> **Provided passage**:
____

To re-visit the OP, lately I have run into a bit of negativity or "pressure" on the part of some of the traditional, non-filipino martial artists I work with to _"dump the eskrima"_ if I really want to break through to a higher level in their art. Well, I listened, thought about it, and guess what?  _...Ain't gonna happen._ While it may be true that I will learn certain skills and sets of drills faster if I don't divide my time between that TMA and the FMA I train, on the other hand, I'm convinced that I am becoming a better all-round martial artist though my involvement in FMA as well as my other, "core art" ...if it really is the core... I'm not sure any more. If both arts are truly just two expressions of universal principals of combat, how is one more fundamental than the other? But I digress.

So how about the rest of you... anybody else felt pressure _not_ to cross train in the FMAs? How have you dealt with it?


----------



## BigWilliam (Jul 2, 2010)

geezer said:


> To re-visit the OP, lately I have run into a bit of negativity or "pressure" on the part of some of the traditional, non-filipino martial artists I work with to _"dump the eskrima"_ if I really want to break through to a higher level in their art.



I would argue that it could help you become better. That is, unless it's interfering in some way with the other system....but as I mentioned before, in my experience it should help you. Is it possible they just don't want you training in something else?




> Well, I listened, thought about it, and guess what?  _...Ain't gonna happen._ While it may be true that I will learn certain skills and sets of drills faster if I don't divide my time between that TMA and the FMA I train, on the other hand, I'm convinced that I am becoming a better all-round martial artist though my involvement in FMA as well as my other, "core art" ...if it really is the core... I'm not sure any more.

____

> **Try it**: Echo the stretch of the cross-training thread from "So how about" through "(Jul 2, 2010)", word for word.

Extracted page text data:
____

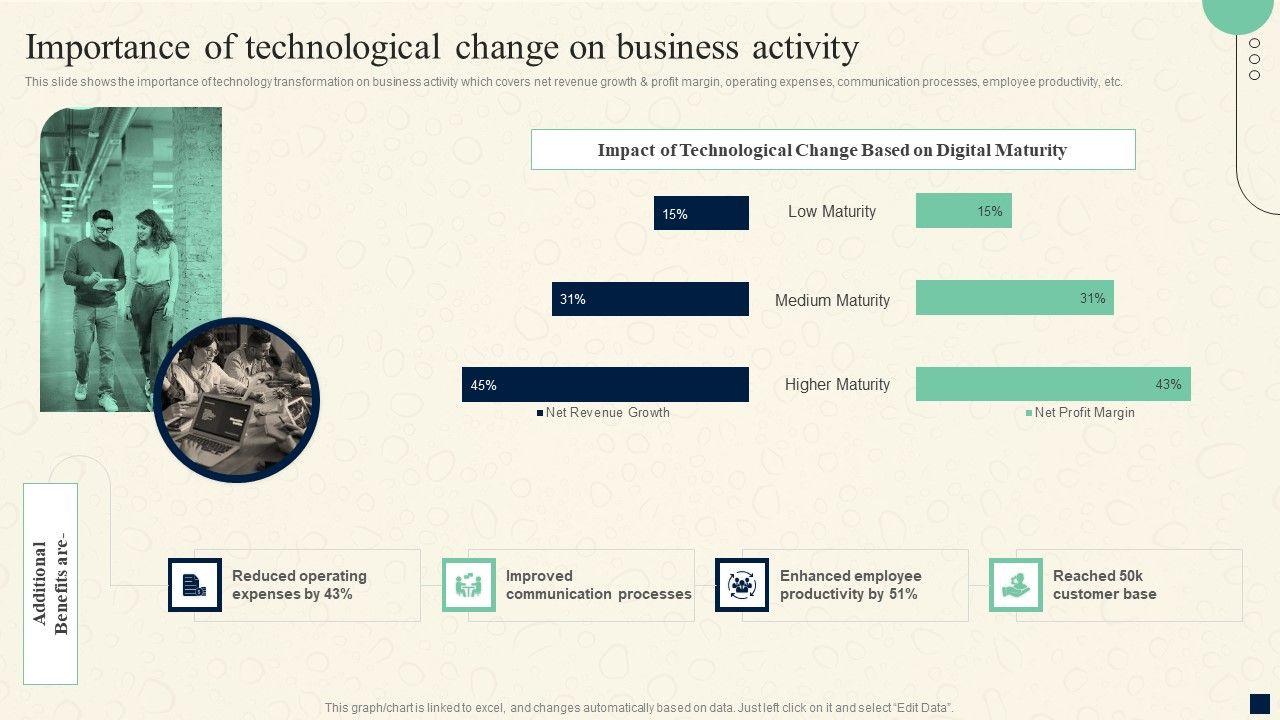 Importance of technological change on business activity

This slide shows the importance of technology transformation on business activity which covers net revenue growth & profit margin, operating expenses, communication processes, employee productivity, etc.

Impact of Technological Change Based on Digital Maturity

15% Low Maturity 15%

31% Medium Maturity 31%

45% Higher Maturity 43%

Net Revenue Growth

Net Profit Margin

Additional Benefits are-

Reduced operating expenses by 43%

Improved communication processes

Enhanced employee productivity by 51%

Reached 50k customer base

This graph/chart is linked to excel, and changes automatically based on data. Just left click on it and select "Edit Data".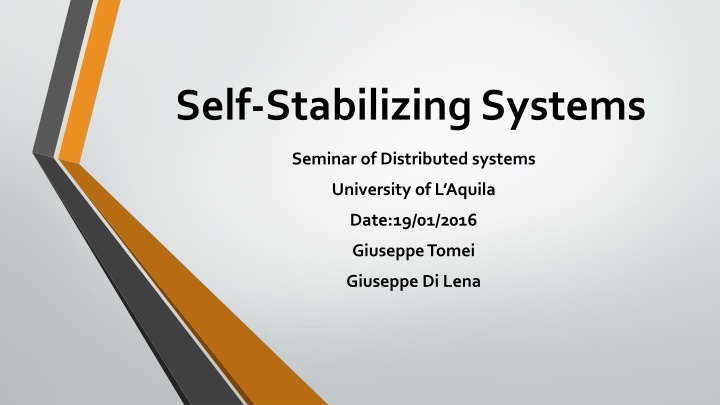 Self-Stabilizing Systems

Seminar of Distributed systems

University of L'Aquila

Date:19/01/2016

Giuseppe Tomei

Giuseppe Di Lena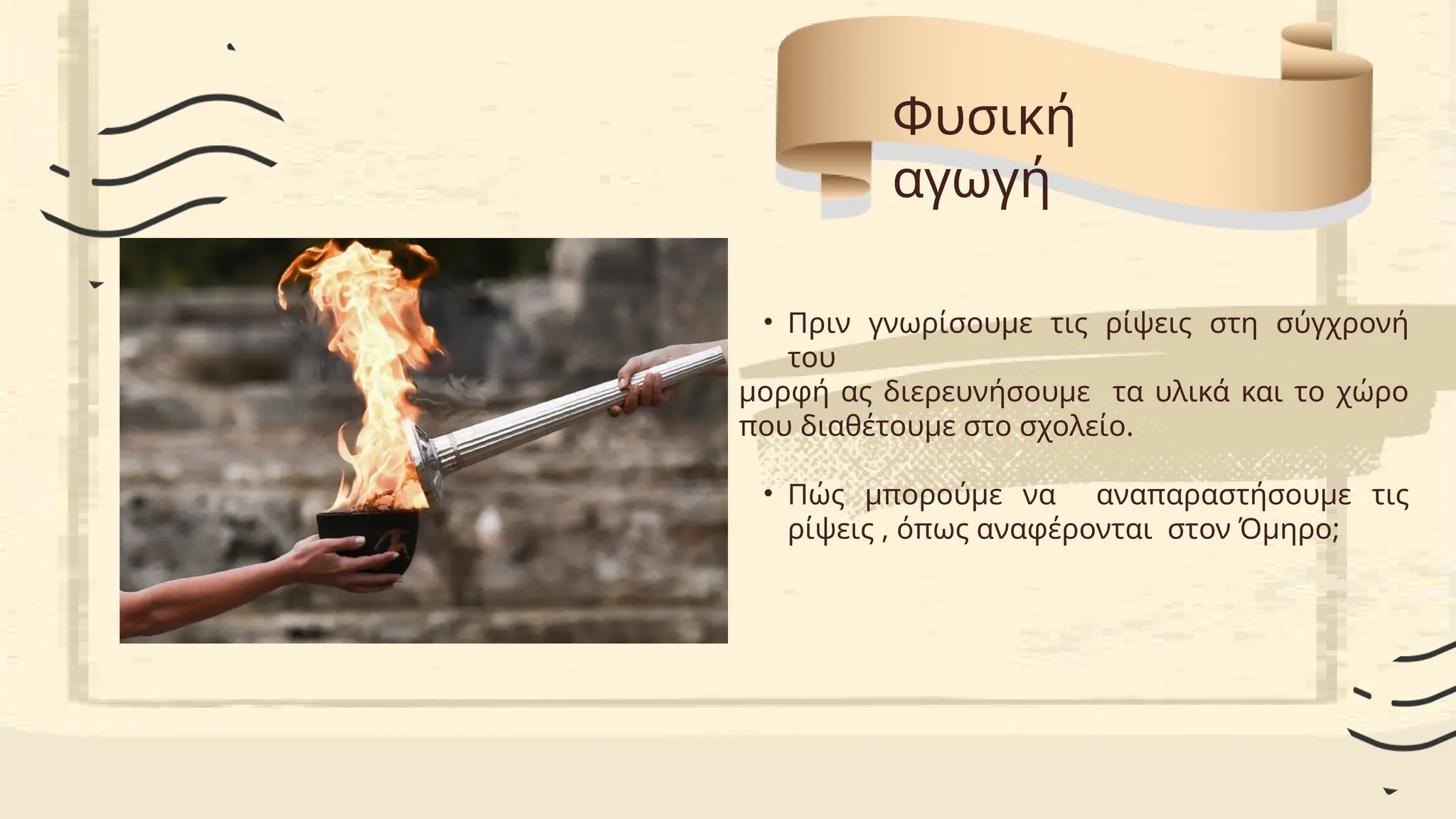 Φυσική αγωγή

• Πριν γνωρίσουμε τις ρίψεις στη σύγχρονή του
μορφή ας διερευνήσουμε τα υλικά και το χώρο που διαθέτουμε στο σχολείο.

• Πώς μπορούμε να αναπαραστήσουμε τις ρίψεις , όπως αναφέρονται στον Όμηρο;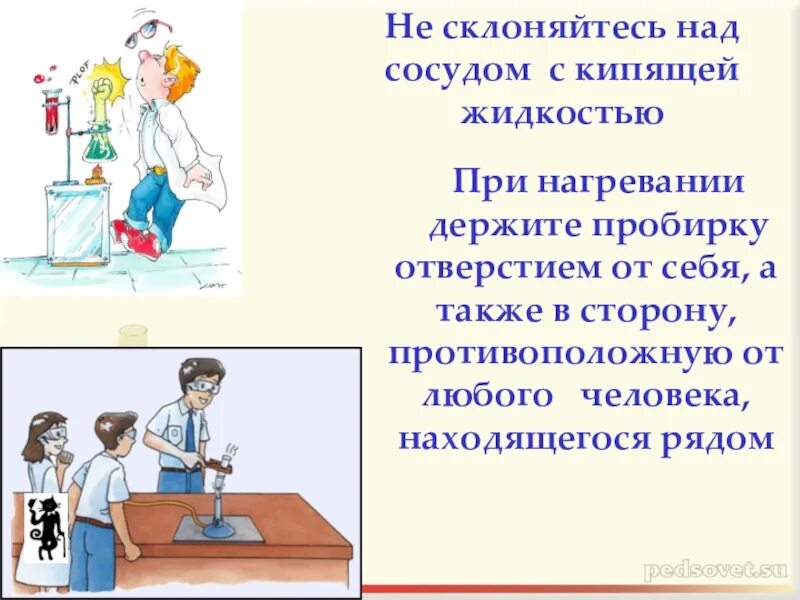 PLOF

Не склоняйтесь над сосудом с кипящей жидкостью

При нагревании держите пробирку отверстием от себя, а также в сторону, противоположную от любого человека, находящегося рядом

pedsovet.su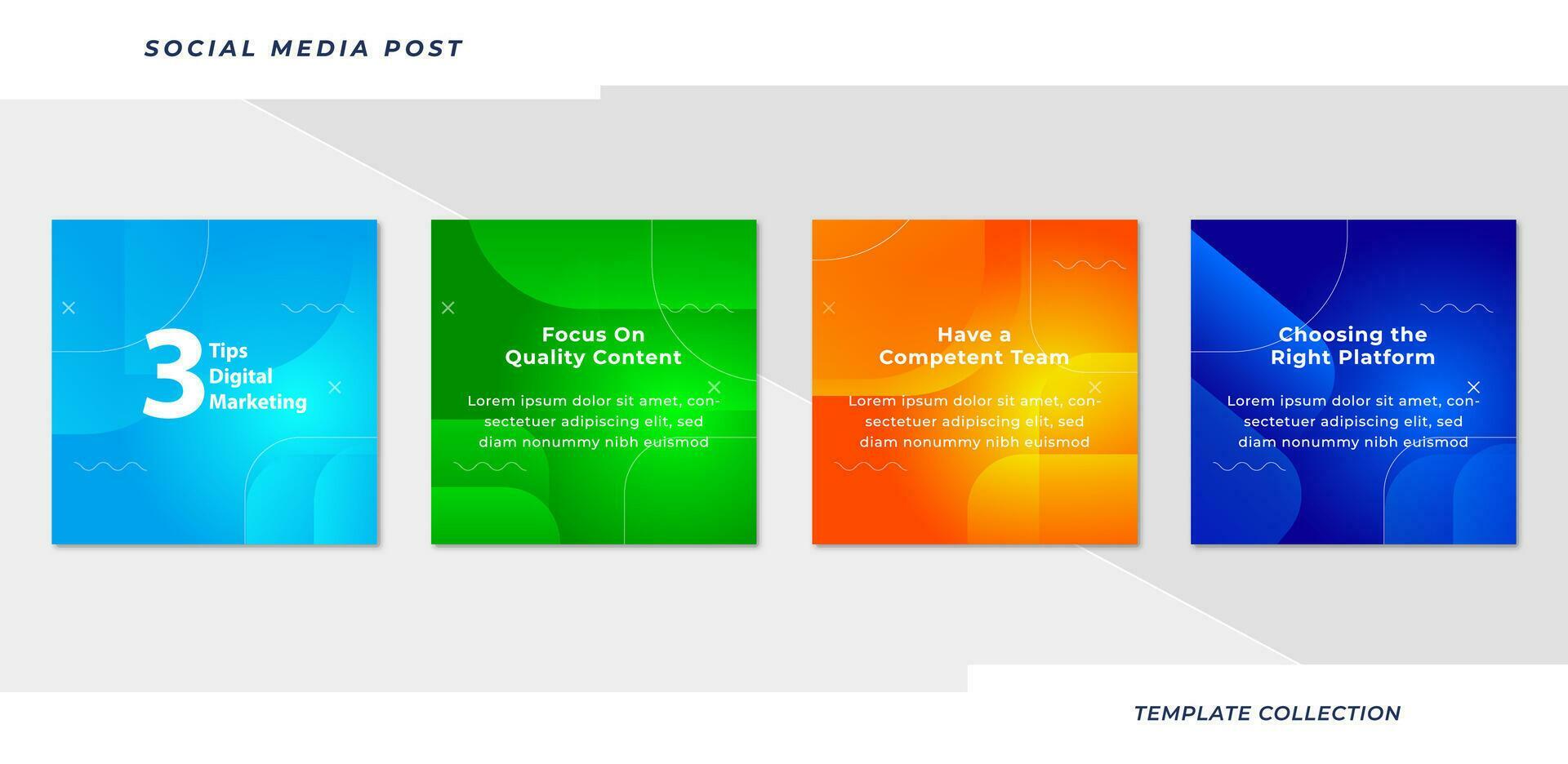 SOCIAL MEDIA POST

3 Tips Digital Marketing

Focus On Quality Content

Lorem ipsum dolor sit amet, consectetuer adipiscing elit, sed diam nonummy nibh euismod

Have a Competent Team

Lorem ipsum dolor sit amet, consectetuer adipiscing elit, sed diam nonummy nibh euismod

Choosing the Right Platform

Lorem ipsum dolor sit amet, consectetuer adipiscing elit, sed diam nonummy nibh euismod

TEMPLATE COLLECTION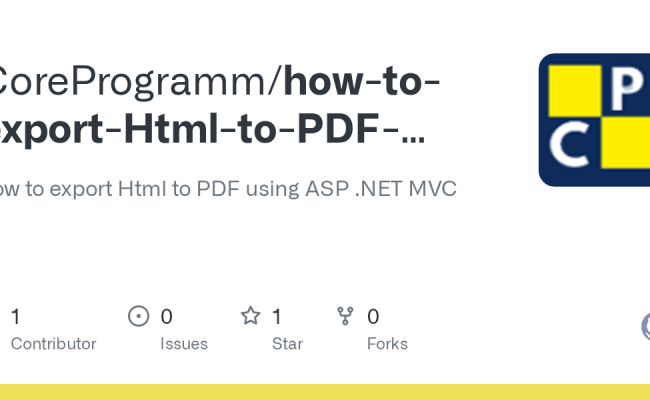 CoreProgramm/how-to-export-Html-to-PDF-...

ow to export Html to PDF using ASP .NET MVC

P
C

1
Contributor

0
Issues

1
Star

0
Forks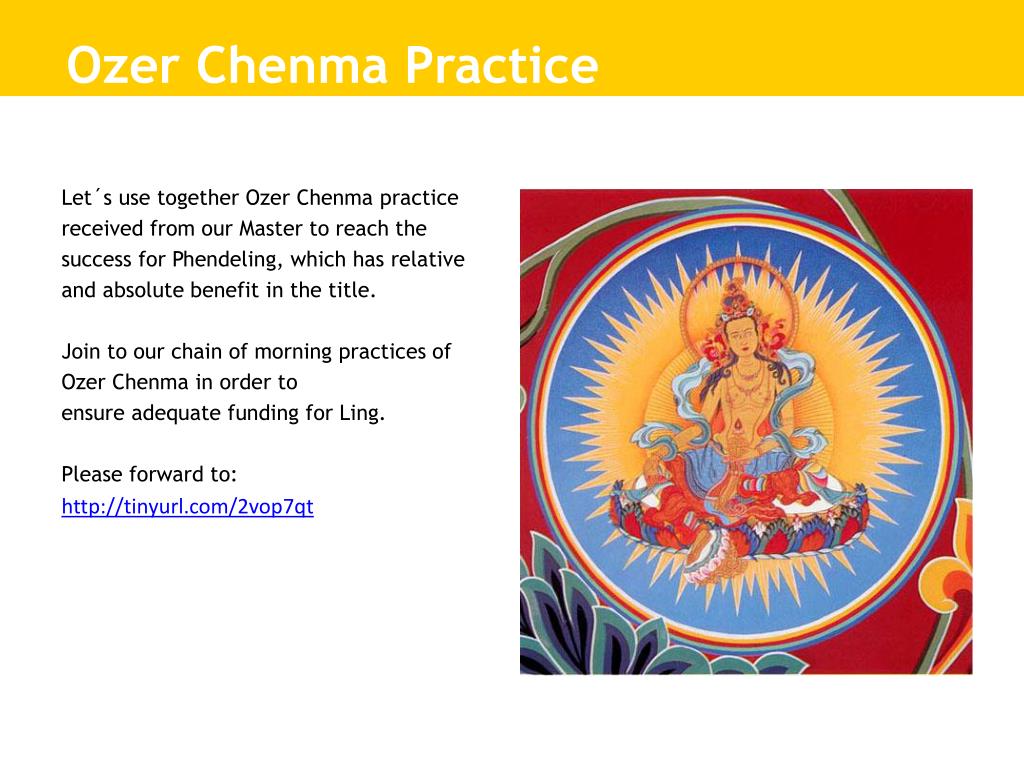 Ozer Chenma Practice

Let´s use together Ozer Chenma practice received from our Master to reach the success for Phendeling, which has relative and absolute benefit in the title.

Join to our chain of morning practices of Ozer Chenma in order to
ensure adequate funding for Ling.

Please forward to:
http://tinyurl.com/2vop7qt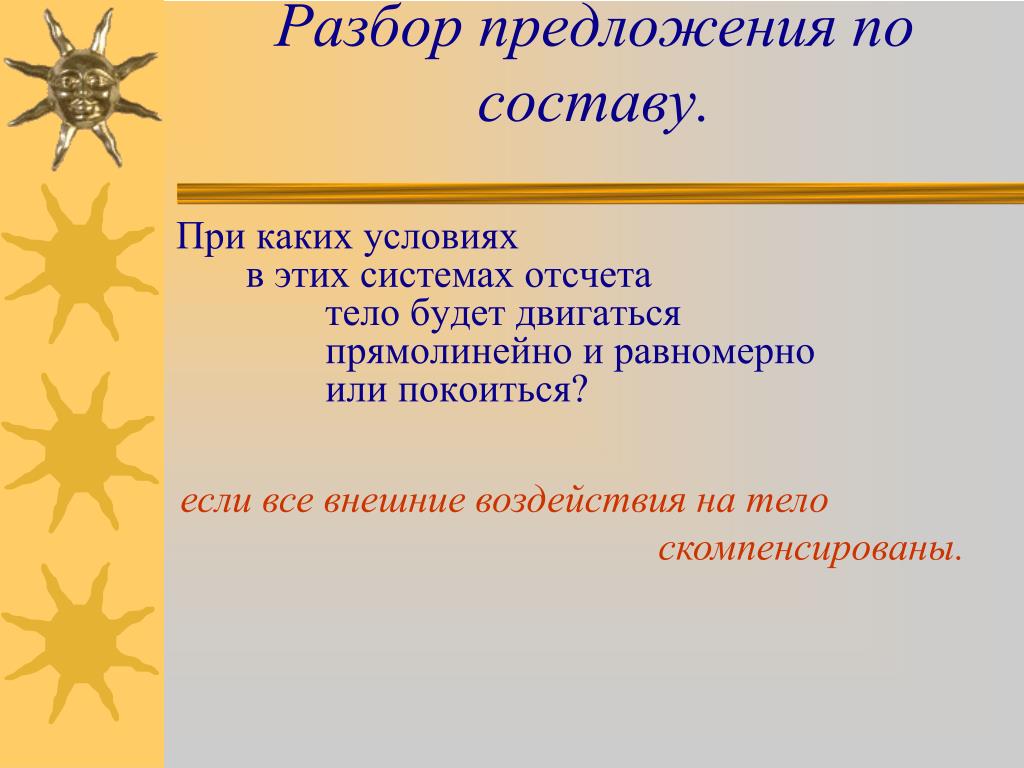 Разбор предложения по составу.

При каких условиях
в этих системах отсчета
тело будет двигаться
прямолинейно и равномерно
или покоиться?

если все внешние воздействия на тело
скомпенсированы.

____

> **Problem solution**:
So how about the rest of you... anybody else felt pressure _not_ to cross train in the FMAs? How have you dealt with it?


----------



## BigWilliam (Jul 2, 2010)